With Horace and Pete, the viewer can simultaneously burst into laughter and recoil in horror when Buscemi's character summarizes previous Horaces and Petes by declaring, "They beat their wives and they raised their sons right."
Watching Horace and Pete does require some tolerance for unfiltered language. Alda plays the previous generation's Pete as a perpetually annoyed old man who uses the n-word, and other words, to declare he's not a racist.
As all this suggests, Horace and Pete is primarily character drama. A cast of harmlessly eccentric people seem to frequent the bar, a la Cheers, and they slowly develop their own personalities, a familiar mix of boisterous, desperate, quiet, inquisitive, perceptive, lost and well, you get the idea.
They're the ones, for instance, who get to argue politics, a discussion that's striking partly because it references things that happened this week.
Similarly in a sports argument, Lange's Marcia scoffs at the showboating of Carolina Panthers quarterback Cam Newton - meaning that scene was also shot in the last few days.
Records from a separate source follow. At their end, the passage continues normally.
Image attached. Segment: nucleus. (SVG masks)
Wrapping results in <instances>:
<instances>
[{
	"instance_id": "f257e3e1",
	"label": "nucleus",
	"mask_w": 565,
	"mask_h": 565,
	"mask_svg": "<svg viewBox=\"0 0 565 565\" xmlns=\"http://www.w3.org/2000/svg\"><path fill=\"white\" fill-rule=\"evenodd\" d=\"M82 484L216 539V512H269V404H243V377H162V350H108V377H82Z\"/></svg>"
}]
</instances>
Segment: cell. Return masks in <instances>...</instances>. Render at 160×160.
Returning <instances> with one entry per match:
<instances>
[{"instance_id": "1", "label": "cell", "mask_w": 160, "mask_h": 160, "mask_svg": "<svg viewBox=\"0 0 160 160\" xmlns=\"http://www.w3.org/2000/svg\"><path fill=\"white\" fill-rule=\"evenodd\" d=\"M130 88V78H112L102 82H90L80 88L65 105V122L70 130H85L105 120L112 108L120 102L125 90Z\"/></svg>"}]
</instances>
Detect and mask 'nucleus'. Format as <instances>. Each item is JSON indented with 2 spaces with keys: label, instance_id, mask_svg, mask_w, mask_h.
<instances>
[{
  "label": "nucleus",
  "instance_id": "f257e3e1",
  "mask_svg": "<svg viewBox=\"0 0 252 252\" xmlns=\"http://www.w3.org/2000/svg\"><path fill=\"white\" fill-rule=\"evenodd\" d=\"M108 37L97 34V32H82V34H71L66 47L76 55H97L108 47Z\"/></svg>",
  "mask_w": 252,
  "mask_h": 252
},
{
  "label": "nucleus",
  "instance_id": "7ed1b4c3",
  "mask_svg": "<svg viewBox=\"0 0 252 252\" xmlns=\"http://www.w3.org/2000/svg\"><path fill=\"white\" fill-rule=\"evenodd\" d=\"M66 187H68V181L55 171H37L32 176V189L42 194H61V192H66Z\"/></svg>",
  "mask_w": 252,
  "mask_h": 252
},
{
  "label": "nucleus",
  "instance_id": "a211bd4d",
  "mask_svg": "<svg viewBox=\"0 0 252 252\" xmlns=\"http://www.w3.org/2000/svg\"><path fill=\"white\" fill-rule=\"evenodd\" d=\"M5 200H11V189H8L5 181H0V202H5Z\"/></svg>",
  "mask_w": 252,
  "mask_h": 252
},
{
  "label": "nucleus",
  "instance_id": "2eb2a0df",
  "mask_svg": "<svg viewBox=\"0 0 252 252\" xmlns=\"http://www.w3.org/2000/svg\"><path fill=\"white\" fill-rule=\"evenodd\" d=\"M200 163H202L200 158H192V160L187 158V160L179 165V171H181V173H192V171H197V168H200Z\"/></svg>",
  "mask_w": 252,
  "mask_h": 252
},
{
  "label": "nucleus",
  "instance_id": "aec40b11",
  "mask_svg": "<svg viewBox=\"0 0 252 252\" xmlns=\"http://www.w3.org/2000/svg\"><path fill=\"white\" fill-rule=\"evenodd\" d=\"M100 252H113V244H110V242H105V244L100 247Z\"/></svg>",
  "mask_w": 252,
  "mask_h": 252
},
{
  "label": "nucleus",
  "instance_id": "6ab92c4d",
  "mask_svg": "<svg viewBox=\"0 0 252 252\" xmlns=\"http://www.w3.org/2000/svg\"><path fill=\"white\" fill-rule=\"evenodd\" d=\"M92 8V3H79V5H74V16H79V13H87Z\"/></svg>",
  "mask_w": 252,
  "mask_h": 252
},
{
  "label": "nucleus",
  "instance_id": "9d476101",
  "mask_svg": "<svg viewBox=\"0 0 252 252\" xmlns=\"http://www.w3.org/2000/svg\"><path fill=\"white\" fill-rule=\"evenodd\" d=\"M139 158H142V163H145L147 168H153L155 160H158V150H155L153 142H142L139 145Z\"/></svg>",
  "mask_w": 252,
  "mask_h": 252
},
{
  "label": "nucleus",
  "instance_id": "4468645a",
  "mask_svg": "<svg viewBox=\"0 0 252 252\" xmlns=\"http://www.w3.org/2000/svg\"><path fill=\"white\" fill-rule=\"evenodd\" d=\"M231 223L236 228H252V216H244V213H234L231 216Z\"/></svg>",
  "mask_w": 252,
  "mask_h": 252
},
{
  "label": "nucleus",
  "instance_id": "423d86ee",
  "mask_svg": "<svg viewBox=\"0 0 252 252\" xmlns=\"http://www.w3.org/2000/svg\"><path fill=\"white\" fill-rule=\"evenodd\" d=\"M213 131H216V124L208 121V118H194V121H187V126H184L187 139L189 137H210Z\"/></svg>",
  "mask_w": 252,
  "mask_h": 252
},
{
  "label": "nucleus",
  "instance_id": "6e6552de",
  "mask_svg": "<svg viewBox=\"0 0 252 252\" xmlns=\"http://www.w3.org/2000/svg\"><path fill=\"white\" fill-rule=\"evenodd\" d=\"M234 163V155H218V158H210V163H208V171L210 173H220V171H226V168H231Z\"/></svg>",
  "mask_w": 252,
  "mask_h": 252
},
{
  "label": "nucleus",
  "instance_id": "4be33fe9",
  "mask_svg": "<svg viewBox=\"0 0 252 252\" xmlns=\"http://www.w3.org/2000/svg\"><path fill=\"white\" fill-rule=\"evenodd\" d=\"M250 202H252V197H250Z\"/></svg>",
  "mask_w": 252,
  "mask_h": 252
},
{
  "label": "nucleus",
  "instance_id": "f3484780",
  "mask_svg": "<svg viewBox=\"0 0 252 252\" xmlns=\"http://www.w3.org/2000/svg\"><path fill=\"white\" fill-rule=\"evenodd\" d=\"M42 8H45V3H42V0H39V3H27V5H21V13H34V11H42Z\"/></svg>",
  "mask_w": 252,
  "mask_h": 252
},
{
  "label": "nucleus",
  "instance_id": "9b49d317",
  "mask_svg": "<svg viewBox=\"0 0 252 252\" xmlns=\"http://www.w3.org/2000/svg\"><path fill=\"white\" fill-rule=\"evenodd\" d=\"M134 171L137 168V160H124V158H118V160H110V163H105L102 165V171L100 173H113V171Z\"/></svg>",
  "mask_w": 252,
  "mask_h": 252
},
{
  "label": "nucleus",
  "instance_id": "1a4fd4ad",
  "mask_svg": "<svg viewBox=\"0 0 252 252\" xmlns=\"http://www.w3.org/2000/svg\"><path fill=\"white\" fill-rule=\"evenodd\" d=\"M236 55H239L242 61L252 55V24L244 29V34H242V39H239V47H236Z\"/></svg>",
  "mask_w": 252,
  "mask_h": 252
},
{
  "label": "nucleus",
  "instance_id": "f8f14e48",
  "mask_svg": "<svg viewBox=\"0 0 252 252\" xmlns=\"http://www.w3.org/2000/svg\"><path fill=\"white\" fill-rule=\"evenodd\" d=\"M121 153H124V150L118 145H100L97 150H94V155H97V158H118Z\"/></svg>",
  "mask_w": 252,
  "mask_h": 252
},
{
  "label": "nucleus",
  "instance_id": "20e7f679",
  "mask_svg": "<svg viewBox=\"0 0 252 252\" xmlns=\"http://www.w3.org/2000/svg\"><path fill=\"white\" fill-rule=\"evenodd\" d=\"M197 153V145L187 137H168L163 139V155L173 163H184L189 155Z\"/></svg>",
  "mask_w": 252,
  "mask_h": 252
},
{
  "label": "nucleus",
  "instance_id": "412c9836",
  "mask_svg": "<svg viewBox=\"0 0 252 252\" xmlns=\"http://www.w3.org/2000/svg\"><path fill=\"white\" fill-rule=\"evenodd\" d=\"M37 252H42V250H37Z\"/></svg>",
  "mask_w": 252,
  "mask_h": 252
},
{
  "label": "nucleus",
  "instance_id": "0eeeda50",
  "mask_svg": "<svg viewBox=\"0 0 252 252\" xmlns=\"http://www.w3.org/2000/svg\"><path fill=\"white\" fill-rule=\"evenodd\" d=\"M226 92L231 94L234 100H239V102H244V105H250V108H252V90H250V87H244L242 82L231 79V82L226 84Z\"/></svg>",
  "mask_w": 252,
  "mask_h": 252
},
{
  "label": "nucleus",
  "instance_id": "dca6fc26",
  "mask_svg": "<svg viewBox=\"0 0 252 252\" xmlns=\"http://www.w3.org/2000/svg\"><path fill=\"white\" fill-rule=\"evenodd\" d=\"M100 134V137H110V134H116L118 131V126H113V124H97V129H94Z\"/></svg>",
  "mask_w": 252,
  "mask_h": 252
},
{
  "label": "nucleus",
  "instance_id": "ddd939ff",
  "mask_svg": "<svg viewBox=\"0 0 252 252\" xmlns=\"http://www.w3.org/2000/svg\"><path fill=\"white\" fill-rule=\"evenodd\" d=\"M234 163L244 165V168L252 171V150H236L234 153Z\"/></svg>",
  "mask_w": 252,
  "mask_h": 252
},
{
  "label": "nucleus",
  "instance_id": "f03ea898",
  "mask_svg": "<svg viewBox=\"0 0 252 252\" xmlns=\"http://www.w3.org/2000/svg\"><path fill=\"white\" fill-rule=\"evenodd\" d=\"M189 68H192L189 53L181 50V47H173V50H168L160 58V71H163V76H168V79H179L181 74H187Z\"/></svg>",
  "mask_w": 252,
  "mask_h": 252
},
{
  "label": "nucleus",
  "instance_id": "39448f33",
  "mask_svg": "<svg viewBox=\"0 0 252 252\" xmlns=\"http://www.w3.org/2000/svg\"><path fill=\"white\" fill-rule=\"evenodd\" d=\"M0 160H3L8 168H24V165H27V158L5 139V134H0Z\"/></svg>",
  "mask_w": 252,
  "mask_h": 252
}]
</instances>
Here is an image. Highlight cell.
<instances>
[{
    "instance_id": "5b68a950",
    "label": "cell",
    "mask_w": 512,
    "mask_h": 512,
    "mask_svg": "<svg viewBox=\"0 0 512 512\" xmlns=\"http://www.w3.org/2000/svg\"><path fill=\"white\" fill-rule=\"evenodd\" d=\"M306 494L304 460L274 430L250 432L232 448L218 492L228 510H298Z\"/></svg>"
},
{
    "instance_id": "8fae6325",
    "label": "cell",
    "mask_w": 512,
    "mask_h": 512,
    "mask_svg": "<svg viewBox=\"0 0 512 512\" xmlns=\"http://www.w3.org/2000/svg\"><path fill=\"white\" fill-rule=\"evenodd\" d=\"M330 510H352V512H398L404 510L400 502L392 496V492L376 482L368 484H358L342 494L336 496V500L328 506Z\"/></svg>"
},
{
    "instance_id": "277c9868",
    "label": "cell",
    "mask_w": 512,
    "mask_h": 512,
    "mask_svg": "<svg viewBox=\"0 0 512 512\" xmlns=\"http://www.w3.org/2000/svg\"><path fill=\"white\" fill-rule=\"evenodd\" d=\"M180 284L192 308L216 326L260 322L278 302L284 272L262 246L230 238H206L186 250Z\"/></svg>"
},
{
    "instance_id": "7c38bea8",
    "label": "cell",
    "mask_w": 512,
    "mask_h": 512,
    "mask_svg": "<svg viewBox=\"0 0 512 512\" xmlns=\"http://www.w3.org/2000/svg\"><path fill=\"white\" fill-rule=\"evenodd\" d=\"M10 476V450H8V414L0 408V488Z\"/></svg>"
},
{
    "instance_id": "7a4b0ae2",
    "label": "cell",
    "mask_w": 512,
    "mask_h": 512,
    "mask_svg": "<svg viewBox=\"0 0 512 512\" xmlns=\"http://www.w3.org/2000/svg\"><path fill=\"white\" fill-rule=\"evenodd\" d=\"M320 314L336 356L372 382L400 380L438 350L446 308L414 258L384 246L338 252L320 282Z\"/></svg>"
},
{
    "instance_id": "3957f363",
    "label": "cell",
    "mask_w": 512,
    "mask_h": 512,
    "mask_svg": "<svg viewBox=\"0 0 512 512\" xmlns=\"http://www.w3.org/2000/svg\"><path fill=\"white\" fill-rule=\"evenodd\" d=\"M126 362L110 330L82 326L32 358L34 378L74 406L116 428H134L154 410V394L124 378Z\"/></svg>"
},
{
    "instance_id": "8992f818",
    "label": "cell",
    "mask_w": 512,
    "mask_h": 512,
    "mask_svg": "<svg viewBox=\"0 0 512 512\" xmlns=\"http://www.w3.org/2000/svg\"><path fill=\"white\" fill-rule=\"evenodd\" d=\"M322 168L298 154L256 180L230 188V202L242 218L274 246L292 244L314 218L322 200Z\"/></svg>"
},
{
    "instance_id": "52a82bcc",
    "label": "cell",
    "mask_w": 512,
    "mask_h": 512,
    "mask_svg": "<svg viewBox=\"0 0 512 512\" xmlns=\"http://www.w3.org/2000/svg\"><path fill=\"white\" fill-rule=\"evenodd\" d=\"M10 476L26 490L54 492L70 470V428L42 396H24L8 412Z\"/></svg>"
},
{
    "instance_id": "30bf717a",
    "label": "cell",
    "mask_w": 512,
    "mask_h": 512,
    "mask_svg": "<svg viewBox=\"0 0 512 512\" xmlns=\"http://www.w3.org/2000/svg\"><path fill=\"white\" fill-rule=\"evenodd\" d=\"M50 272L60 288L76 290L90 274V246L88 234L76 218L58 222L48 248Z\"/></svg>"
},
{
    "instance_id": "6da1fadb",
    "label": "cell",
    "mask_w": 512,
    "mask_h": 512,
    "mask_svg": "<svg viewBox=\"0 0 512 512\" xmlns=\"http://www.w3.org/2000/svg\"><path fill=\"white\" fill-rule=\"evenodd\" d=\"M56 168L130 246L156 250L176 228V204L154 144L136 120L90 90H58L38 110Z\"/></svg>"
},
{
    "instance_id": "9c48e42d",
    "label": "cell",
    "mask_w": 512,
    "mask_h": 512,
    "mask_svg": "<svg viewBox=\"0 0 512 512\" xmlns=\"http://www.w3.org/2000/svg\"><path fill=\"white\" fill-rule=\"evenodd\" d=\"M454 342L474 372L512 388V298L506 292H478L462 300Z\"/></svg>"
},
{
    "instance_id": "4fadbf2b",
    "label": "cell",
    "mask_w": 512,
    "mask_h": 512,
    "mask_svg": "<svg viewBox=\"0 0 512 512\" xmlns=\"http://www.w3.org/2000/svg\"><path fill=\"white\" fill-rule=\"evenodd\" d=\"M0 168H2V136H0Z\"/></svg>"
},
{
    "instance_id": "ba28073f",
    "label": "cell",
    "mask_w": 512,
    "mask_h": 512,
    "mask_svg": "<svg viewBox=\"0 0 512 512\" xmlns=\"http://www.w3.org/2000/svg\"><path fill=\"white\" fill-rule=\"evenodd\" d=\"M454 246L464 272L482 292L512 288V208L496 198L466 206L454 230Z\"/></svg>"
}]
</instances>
That gives the characters, like the show, an air of freshness. But there's also a longer story going on.
Seems the current Horace and Pete aren't doing such a great job running the place, which is no surprise given Horace's preoccupation and the fact Pete needs expensive medication to prevent psychotic outbursts.
So Horace's sister Sylvia (Falco), who owns half the bar since their father died without a will, comes in with her lawyer to announce that their dereliction means she can take over the joint - and sell it.
Where this will go remains unresolved, making it quite likely we will see more Horace and Pete episodes, which raises the further question of whether fans will like it enough to pay, say, $25 for five episodes.
It works with boxing matches. Could it work with a series drama?
C.K. may have hinted at his own answer earlier this month when he was talking to TV writers about Baskets. While his comedy may appeal to a "tiny, tiny subset" of TV viewers, he said, "You can make some bucks on tiny."
At the same session, he said "I don't know" several times when asked if he's going to write any more seasons of Louie. It's now clear that for the moment he had already turned his attention to the free-standing Horace and Pete.
It may not be the wave of the future. It's one that C.K. fans will want to ride.